Le 20 juillet 1944 à 12h42, la bombe déposée dans le quartier général d'Hitler par le colonel Claus von Stauffenberg explosait sans parvenir à tuer le chancelier. Le détournement de l'opération de sécurisation du Reich Walkyrie, par des conjurés en nombre insuffisant, était dès lors voué à l'échec. Dès le 21 juillet, les acteurs les plus exposés du coup d'Etat manqué étaient fusillés par les nationaux-socialistes.
Jean-François Thull, directeur de la Cité royale de Loches, est l'auteur d'un essai court et dense sur la figure de Claus Schenk von Stauffenberg, le chevalier foudroyé (Le Polémarque, 2015). Il éclaire pour nous les motivations d'une figure toujours méconnue, plus complexe que n'a pu donner à le penser sa présentation hollywoodienne.

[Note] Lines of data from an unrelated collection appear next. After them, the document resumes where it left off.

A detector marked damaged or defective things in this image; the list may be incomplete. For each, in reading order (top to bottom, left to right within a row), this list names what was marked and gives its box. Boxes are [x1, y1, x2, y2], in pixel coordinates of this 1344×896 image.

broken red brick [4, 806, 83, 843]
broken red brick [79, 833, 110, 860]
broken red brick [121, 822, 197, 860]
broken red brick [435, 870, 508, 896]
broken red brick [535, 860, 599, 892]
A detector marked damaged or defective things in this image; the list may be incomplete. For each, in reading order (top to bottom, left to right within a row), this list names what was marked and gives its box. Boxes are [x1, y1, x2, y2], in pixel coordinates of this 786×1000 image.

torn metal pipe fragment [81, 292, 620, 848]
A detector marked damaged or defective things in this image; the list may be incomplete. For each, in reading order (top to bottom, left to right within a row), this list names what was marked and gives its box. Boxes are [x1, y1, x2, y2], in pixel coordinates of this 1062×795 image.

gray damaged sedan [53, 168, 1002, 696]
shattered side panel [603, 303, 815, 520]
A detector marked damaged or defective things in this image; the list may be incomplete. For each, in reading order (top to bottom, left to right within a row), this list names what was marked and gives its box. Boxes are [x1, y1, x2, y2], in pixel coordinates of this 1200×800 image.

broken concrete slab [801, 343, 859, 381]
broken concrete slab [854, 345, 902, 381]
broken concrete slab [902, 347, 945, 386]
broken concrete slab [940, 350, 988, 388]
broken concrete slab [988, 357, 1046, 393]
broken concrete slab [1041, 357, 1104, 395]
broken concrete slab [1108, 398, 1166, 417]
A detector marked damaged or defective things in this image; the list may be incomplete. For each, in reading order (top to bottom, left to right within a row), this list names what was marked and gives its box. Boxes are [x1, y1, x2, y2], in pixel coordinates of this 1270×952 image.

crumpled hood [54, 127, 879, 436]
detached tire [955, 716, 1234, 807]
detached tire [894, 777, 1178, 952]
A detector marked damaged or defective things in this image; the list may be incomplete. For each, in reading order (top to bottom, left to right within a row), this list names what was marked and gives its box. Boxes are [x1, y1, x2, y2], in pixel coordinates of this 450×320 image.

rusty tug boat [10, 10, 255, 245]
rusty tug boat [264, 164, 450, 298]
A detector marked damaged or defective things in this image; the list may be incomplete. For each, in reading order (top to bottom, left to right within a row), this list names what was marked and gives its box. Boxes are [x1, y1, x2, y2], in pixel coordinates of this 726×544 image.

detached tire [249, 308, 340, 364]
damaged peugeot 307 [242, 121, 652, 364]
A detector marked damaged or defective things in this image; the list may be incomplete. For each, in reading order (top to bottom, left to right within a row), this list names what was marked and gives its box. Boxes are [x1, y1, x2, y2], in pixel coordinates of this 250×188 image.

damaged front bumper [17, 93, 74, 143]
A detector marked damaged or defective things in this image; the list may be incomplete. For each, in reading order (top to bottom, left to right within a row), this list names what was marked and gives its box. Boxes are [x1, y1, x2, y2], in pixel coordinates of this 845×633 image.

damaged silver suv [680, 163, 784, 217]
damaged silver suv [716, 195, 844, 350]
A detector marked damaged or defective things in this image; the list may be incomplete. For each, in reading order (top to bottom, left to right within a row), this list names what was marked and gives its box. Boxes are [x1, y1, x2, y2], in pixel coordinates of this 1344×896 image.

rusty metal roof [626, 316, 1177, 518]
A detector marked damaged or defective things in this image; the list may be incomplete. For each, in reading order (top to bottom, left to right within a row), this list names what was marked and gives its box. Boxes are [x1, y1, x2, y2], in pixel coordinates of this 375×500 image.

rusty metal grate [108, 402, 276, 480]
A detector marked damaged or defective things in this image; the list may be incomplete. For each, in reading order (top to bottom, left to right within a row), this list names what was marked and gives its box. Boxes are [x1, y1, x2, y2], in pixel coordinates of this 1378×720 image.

Votre essai sur Claus von Stauffenberg dépasse le simple récit historique. Vous évoquez son destin comme s'il faisait de longue date partie d'un « panthéon personnel », éclairant toujours l'histoire européenne.
J'ai voulu rendre justice à une figure de mon point de vue majeure du XXe siècle européen, et montrer que l'action de Stauffenberg va à l'encontre de l'idée d'une fatalité allemande, du prétendu Sonderweg. Contrairement à ce que l'on a souvent prétendu, l'Allemagne n'était pas condamnée à suivre une voie destructrice, celle de la spirale du national-socialisme.